No contenta con fracasar en su empresa de rellenar un formulario: no hay ninguno disponible, la fotocopiadora no tiene tinta, no sé dónde se ha metido mi compañero,...la simpática señora decide amenizar la mañana charlando con los inocentes clientes. Te cuenta que una vez hubo alguien que quiso extender el préstamo de un libro -¿para qué diablos querría alguien tener un libro en su casa más de quince días?, ¿tan cojo estaba el sofá?-. Lo preocupante es que adopta el mismo tono que el científico que explica que una vez hubo dinosaurios en el planeta Tierra. Se enorgullece de haber estado presente en tan reseñable hito. Sin expectativas de completar su trabajo comenta que existe una leyenda que narra el extraordinario caso de un libro que tuvo lista de espera -no, no era el Quijote-. Mi mente poco dada a creer sucesos paranormales no dio crédito a tal relato de la bibliotecaria, por supuesto.

Datos extraídos de una colección:
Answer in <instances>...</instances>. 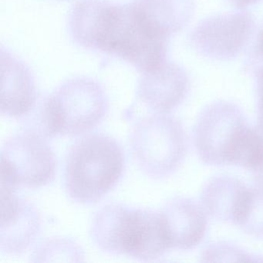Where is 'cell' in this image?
I'll use <instances>...</instances> for the list:
<instances>
[{
    "instance_id": "1",
    "label": "cell",
    "mask_w": 263,
    "mask_h": 263,
    "mask_svg": "<svg viewBox=\"0 0 263 263\" xmlns=\"http://www.w3.org/2000/svg\"><path fill=\"white\" fill-rule=\"evenodd\" d=\"M69 30L78 45L120 58L141 73L167 61L172 36L137 0H80L70 11Z\"/></svg>"
},
{
    "instance_id": "2",
    "label": "cell",
    "mask_w": 263,
    "mask_h": 263,
    "mask_svg": "<svg viewBox=\"0 0 263 263\" xmlns=\"http://www.w3.org/2000/svg\"><path fill=\"white\" fill-rule=\"evenodd\" d=\"M90 237L103 252L152 261L170 248L161 211L108 204L93 217Z\"/></svg>"
},
{
    "instance_id": "3",
    "label": "cell",
    "mask_w": 263,
    "mask_h": 263,
    "mask_svg": "<svg viewBox=\"0 0 263 263\" xmlns=\"http://www.w3.org/2000/svg\"><path fill=\"white\" fill-rule=\"evenodd\" d=\"M125 156L119 143L103 134L86 135L71 146L64 168V187L70 199L93 204L119 182Z\"/></svg>"
},
{
    "instance_id": "4",
    "label": "cell",
    "mask_w": 263,
    "mask_h": 263,
    "mask_svg": "<svg viewBox=\"0 0 263 263\" xmlns=\"http://www.w3.org/2000/svg\"><path fill=\"white\" fill-rule=\"evenodd\" d=\"M107 111L108 99L101 84L75 78L38 102L35 121L44 138L76 136L96 127Z\"/></svg>"
},
{
    "instance_id": "5",
    "label": "cell",
    "mask_w": 263,
    "mask_h": 263,
    "mask_svg": "<svg viewBox=\"0 0 263 263\" xmlns=\"http://www.w3.org/2000/svg\"><path fill=\"white\" fill-rule=\"evenodd\" d=\"M130 144L139 168L147 176L161 179L181 165L187 152V136L176 118L157 113L135 124Z\"/></svg>"
},
{
    "instance_id": "6",
    "label": "cell",
    "mask_w": 263,
    "mask_h": 263,
    "mask_svg": "<svg viewBox=\"0 0 263 263\" xmlns=\"http://www.w3.org/2000/svg\"><path fill=\"white\" fill-rule=\"evenodd\" d=\"M0 170L1 185L36 189L54 179L56 157L44 137L24 130L4 143Z\"/></svg>"
},
{
    "instance_id": "7",
    "label": "cell",
    "mask_w": 263,
    "mask_h": 263,
    "mask_svg": "<svg viewBox=\"0 0 263 263\" xmlns=\"http://www.w3.org/2000/svg\"><path fill=\"white\" fill-rule=\"evenodd\" d=\"M249 127L244 113L235 104L218 101L207 106L194 130L197 154L209 165H229L234 148Z\"/></svg>"
},
{
    "instance_id": "8",
    "label": "cell",
    "mask_w": 263,
    "mask_h": 263,
    "mask_svg": "<svg viewBox=\"0 0 263 263\" xmlns=\"http://www.w3.org/2000/svg\"><path fill=\"white\" fill-rule=\"evenodd\" d=\"M254 20L246 11L211 16L200 22L190 36L195 52L215 61L238 56L253 33Z\"/></svg>"
},
{
    "instance_id": "9",
    "label": "cell",
    "mask_w": 263,
    "mask_h": 263,
    "mask_svg": "<svg viewBox=\"0 0 263 263\" xmlns=\"http://www.w3.org/2000/svg\"><path fill=\"white\" fill-rule=\"evenodd\" d=\"M15 189L1 185L0 249L10 255L21 254L39 235L41 215L37 209L14 193Z\"/></svg>"
},
{
    "instance_id": "10",
    "label": "cell",
    "mask_w": 263,
    "mask_h": 263,
    "mask_svg": "<svg viewBox=\"0 0 263 263\" xmlns=\"http://www.w3.org/2000/svg\"><path fill=\"white\" fill-rule=\"evenodd\" d=\"M189 87V78L184 69L167 61L158 70L142 73L137 96L153 111L167 114L182 103Z\"/></svg>"
},
{
    "instance_id": "11",
    "label": "cell",
    "mask_w": 263,
    "mask_h": 263,
    "mask_svg": "<svg viewBox=\"0 0 263 263\" xmlns=\"http://www.w3.org/2000/svg\"><path fill=\"white\" fill-rule=\"evenodd\" d=\"M171 249H192L201 243L208 220L202 206L191 198H172L161 210Z\"/></svg>"
},
{
    "instance_id": "12",
    "label": "cell",
    "mask_w": 263,
    "mask_h": 263,
    "mask_svg": "<svg viewBox=\"0 0 263 263\" xmlns=\"http://www.w3.org/2000/svg\"><path fill=\"white\" fill-rule=\"evenodd\" d=\"M248 189L233 177L220 175L206 183L201 192L203 209L217 221L236 224Z\"/></svg>"
},
{
    "instance_id": "13",
    "label": "cell",
    "mask_w": 263,
    "mask_h": 263,
    "mask_svg": "<svg viewBox=\"0 0 263 263\" xmlns=\"http://www.w3.org/2000/svg\"><path fill=\"white\" fill-rule=\"evenodd\" d=\"M37 95L31 74L24 64L19 72H10L3 78L1 114L17 120L28 115L37 104Z\"/></svg>"
},
{
    "instance_id": "14",
    "label": "cell",
    "mask_w": 263,
    "mask_h": 263,
    "mask_svg": "<svg viewBox=\"0 0 263 263\" xmlns=\"http://www.w3.org/2000/svg\"><path fill=\"white\" fill-rule=\"evenodd\" d=\"M235 224L246 233L263 238V189H249Z\"/></svg>"
},
{
    "instance_id": "15",
    "label": "cell",
    "mask_w": 263,
    "mask_h": 263,
    "mask_svg": "<svg viewBox=\"0 0 263 263\" xmlns=\"http://www.w3.org/2000/svg\"><path fill=\"white\" fill-rule=\"evenodd\" d=\"M33 256L36 258L70 257L73 261H81L83 252L81 248L71 240L56 238L45 241L36 249Z\"/></svg>"
},
{
    "instance_id": "16",
    "label": "cell",
    "mask_w": 263,
    "mask_h": 263,
    "mask_svg": "<svg viewBox=\"0 0 263 263\" xmlns=\"http://www.w3.org/2000/svg\"><path fill=\"white\" fill-rule=\"evenodd\" d=\"M202 258L204 261H221V258H226L224 261H228V258L230 261H261L263 259L255 258L249 255L244 251L240 250L235 246H230L226 243H215L208 246L204 250Z\"/></svg>"
},
{
    "instance_id": "17",
    "label": "cell",
    "mask_w": 263,
    "mask_h": 263,
    "mask_svg": "<svg viewBox=\"0 0 263 263\" xmlns=\"http://www.w3.org/2000/svg\"><path fill=\"white\" fill-rule=\"evenodd\" d=\"M257 107L258 124L263 127V64L256 71Z\"/></svg>"
},
{
    "instance_id": "18",
    "label": "cell",
    "mask_w": 263,
    "mask_h": 263,
    "mask_svg": "<svg viewBox=\"0 0 263 263\" xmlns=\"http://www.w3.org/2000/svg\"><path fill=\"white\" fill-rule=\"evenodd\" d=\"M258 127L261 129V132L263 133V127L258 125ZM252 175L253 176L254 181L256 183L257 186L258 187L263 189V152L259 163H258V166L252 171Z\"/></svg>"
},
{
    "instance_id": "19",
    "label": "cell",
    "mask_w": 263,
    "mask_h": 263,
    "mask_svg": "<svg viewBox=\"0 0 263 263\" xmlns=\"http://www.w3.org/2000/svg\"><path fill=\"white\" fill-rule=\"evenodd\" d=\"M255 50L256 52L257 57H259L260 59H262L263 63V25L261 26L257 35Z\"/></svg>"
},
{
    "instance_id": "20",
    "label": "cell",
    "mask_w": 263,
    "mask_h": 263,
    "mask_svg": "<svg viewBox=\"0 0 263 263\" xmlns=\"http://www.w3.org/2000/svg\"><path fill=\"white\" fill-rule=\"evenodd\" d=\"M232 1L235 5L238 6L239 8H242V7H246L248 6L255 4L258 0H232Z\"/></svg>"
}]
</instances>
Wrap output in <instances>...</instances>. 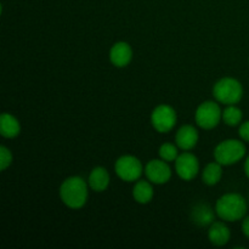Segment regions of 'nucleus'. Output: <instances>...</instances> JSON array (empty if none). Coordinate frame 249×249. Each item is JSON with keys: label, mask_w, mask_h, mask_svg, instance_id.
<instances>
[{"label": "nucleus", "mask_w": 249, "mask_h": 249, "mask_svg": "<svg viewBox=\"0 0 249 249\" xmlns=\"http://www.w3.org/2000/svg\"><path fill=\"white\" fill-rule=\"evenodd\" d=\"M60 197L63 203L72 209H79L88 201V185L80 177L66 179L60 187Z\"/></svg>", "instance_id": "1"}, {"label": "nucleus", "mask_w": 249, "mask_h": 249, "mask_svg": "<svg viewBox=\"0 0 249 249\" xmlns=\"http://www.w3.org/2000/svg\"><path fill=\"white\" fill-rule=\"evenodd\" d=\"M219 218L225 221L241 220L247 213V203L238 194H226L218 199L215 206Z\"/></svg>", "instance_id": "2"}, {"label": "nucleus", "mask_w": 249, "mask_h": 249, "mask_svg": "<svg viewBox=\"0 0 249 249\" xmlns=\"http://www.w3.org/2000/svg\"><path fill=\"white\" fill-rule=\"evenodd\" d=\"M214 97L225 105H235L242 99L243 89L238 80L233 78H223L213 88Z\"/></svg>", "instance_id": "3"}, {"label": "nucleus", "mask_w": 249, "mask_h": 249, "mask_svg": "<svg viewBox=\"0 0 249 249\" xmlns=\"http://www.w3.org/2000/svg\"><path fill=\"white\" fill-rule=\"evenodd\" d=\"M246 147L243 142L238 140H225L219 143L214 151V158L221 165H231L243 158Z\"/></svg>", "instance_id": "4"}, {"label": "nucleus", "mask_w": 249, "mask_h": 249, "mask_svg": "<svg viewBox=\"0 0 249 249\" xmlns=\"http://www.w3.org/2000/svg\"><path fill=\"white\" fill-rule=\"evenodd\" d=\"M223 113L218 104L206 101L198 106L196 111V123L203 129H213L220 122Z\"/></svg>", "instance_id": "5"}, {"label": "nucleus", "mask_w": 249, "mask_h": 249, "mask_svg": "<svg viewBox=\"0 0 249 249\" xmlns=\"http://www.w3.org/2000/svg\"><path fill=\"white\" fill-rule=\"evenodd\" d=\"M114 170L124 181H135L142 174V164L134 156H123L117 160Z\"/></svg>", "instance_id": "6"}, {"label": "nucleus", "mask_w": 249, "mask_h": 249, "mask_svg": "<svg viewBox=\"0 0 249 249\" xmlns=\"http://www.w3.org/2000/svg\"><path fill=\"white\" fill-rule=\"evenodd\" d=\"M153 128L160 133H168L177 123V112L168 105H160L156 107L151 116Z\"/></svg>", "instance_id": "7"}, {"label": "nucleus", "mask_w": 249, "mask_h": 249, "mask_svg": "<svg viewBox=\"0 0 249 249\" xmlns=\"http://www.w3.org/2000/svg\"><path fill=\"white\" fill-rule=\"evenodd\" d=\"M175 169H177L178 175L182 180H192L197 175L199 170L198 160L195 155L190 152H184L178 156L175 160Z\"/></svg>", "instance_id": "8"}, {"label": "nucleus", "mask_w": 249, "mask_h": 249, "mask_svg": "<svg viewBox=\"0 0 249 249\" xmlns=\"http://www.w3.org/2000/svg\"><path fill=\"white\" fill-rule=\"evenodd\" d=\"M146 177H147L148 181L153 182V184L162 185L169 181L170 177H172V172H170L169 165L165 163V160H152L147 163L145 168Z\"/></svg>", "instance_id": "9"}, {"label": "nucleus", "mask_w": 249, "mask_h": 249, "mask_svg": "<svg viewBox=\"0 0 249 249\" xmlns=\"http://www.w3.org/2000/svg\"><path fill=\"white\" fill-rule=\"evenodd\" d=\"M131 57H133V50H131L130 45L125 41L116 43L111 48V51H109L111 62L116 67H125V66H128L130 63Z\"/></svg>", "instance_id": "10"}, {"label": "nucleus", "mask_w": 249, "mask_h": 249, "mask_svg": "<svg viewBox=\"0 0 249 249\" xmlns=\"http://www.w3.org/2000/svg\"><path fill=\"white\" fill-rule=\"evenodd\" d=\"M175 141H177L178 147H180L181 150H192L197 145V141H198V131L196 130L195 126L190 125V124L182 125L178 130Z\"/></svg>", "instance_id": "11"}, {"label": "nucleus", "mask_w": 249, "mask_h": 249, "mask_svg": "<svg viewBox=\"0 0 249 249\" xmlns=\"http://www.w3.org/2000/svg\"><path fill=\"white\" fill-rule=\"evenodd\" d=\"M230 230L221 221H214L208 231V237L211 242L215 246H224L230 241Z\"/></svg>", "instance_id": "12"}, {"label": "nucleus", "mask_w": 249, "mask_h": 249, "mask_svg": "<svg viewBox=\"0 0 249 249\" xmlns=\"http://www.w3.org/2000/svg\"><path fill=\"white\" fill-rule=\"evenodd\" d=\"M21 131L19 122L10 113H2L0 117V134L6 139L16 138Z\"/></svg>", "instance_id": "13"}, {"label": "nucleus", "mask_w": 249, "mask_h": 249, "mask_svg": "<svg viewBox=\"0 0 249 249\" xmlns=\"http://www.w3.org/2000/svg\"><path fill=\"white\" fill-rule=\"evenodd\" d=\"M191 219L198 226H207L214 223V212L208 204L198 203L192 211Z\"/></svg>", "instance_id": "14"}, {"label": "nucleus", "mask_w": 249, "mask_h": 249, "mask_svg": "<svg viewBox=\"0 0 249 249\" xmlns=\"http://www.w3.org/2000/svg\"><path fill=\"white\" fill-rule=\"evenodd\" d=\"M109 184V174L102 167H96L91 170L89 175V186L94 191L102 192L107 189Z\"/></svg>", "instance_id": "15"}, {"label": "nucleus", "mask_w": 249, "mask_h": 249, "mask_svg": "<svg viewBox=\"0 0 249 249\" xmlns=\"http://www.w3.org/2000/svg\"><path fill=\"white\" fill-rule=\"evenodd\" d=\"M133 197L138 203L147 204L153 198V189L152 185L146 180L136 182L133 189Z\"/></svg>", "instance_id": "16"}, {"label": "nucleus", "mask_w": 249, "mask_h": 249, "mask_svg": "<svg viewBox=\"0 0 249 249\" xmlns=\"http://www.w3.org/2000/svg\"><path fill=\"white\" fill-rule=\"evenodd\" d=\"M221 177H223V169H221L220 163H209L203 170V174H202V179L206 185L209 186H213L216 185L220 181Z\"/></svg>", "instance_id": "17"}, {"label": "nucleus", "mask_w": 249, "mask_h": 249, "mask_svg": "<svg viewBox=\"0 0 249 249\" xmlns=\"http://www.w3.org/2000/svg\"><path fill=\"white\" fill-rule=\"evenodd\" d=\"M223 119L228 125L235 126L242 121V111L235 105H228L223 113Z\"/></svg>", "instance_id": "18"}, {"label": "nucleus", "mask_w": 249, "mask_h": 249, "mask_svg": "<svg viewBox=\"0 0 249 249\" xmlns=\"http://www.w3.org/2000/svg\"><path fill=\"white\" fill-rule=\"evenodd\" d=\"M160 156L165 162H173L178 158V148L173 143H163L160 148Z\"/></svg>", "instance_id": "19"}, {"label": "nucleus", "mask_w": 249, "mask_h": 249, "mask_svg": "<svg viewBox=\"0 0 249 249\" xmlns=\"http://www.w3.org/2000/svg\"><path fill=\"white\" fill-rule=\"evenodd\" d=\"M12 163V155L11 151L5 146L0 147V169L5 170L7 167H10Z\"/></svg>", "instance_id": "20"}, {"label": "nucleus", "mask_w": 249, "mask_h": 249, "mask_svg": "<svg viewBox=\"0 0 249 249\" xmlns=\"http://www.w3.org/2000/svg\"><path fill=\"white\" fill-rule=\"evenodd\" d=\"M240 136L243 140L249 142V121L245 122V123L240 126Z\"/></svg>", "instance_id": "21"}, {"label": "nucleus", "mask_w": 249, "mask_h": 249, "mask_svg": "<svg viewBox=\"0 0 249 249\" xmlns=\"http://www.w3.org/2000/svg\"><path fill=\"white\" fill-rule=\"evenodd\" d=\"M242 231L243 233H245L246 237L249 238V216L243 220V224H242Z\"/></svg>", "instance_id": "22"}, {"label": "nucleus", "mask_w": 249, "mask_h": 249, "mask_svg": "<svg viewBox=\"0 0 249 249\" xmlns=\"http://www.w3.org/2000/svg\"><path fill=\"white\" fill-rule=\"evenodd\" d=\"M245 172L246 174H247V177L249 178V156L247 160H246V163H245Z\"/></svg>", "instance_id": "23"}]
</instances>
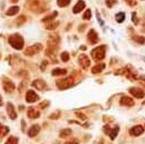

INSTRUCCIÓN 1 —
En el relato sobre la bibliotecaria, ¿qué problema tiene la fotocopiadora?
INSTRUCCIÓN 2 —
Prosigue el relato sobre la bibliotecaria justo después de su última oración.
El listado es un material independiente del relato.

RESPUESTA 1 —
No tiene tinta.

RESPUESTA 2 —
Ya tenía su púbico. Se sentía la protagonista de la habitación y se venía cada vez más arriba por momentos. Tanto es así, que se atreve a ensalzar a Maribel Verdú por su magnífica interpretación en Los girasoles ciegos. Imagínense su fervor cuando descubrió que había una novela homónima, casualmente. Testimonio propio, los libros y los detalles no son para ella. Donde esté una buena película, sus palomitas y su bebida gaseosa que se quiten esos andrajosos trozos de papel. Alberto Méndez se remueve en su tumba. En fin, me parecen muy triste muchas cosas pero muchas de ellas acontecieron en aquel lugar al que considero de culto, mancillado por gente sin vocación y con pocas ganas de trabajar. Y todo ello en 45 minutos. Ni que decir tiene de que me fui de allí sin ser dado de alta. No por decisión propia, que ganas de huir despavorido no faltaron, sino por incompetencia ajena. Esa señora como tantos otros dormirá esta noche con la sensación del deber cumplido mientras que muchas personas se marchitan como las hojas de los libros que pueblan sus dominios.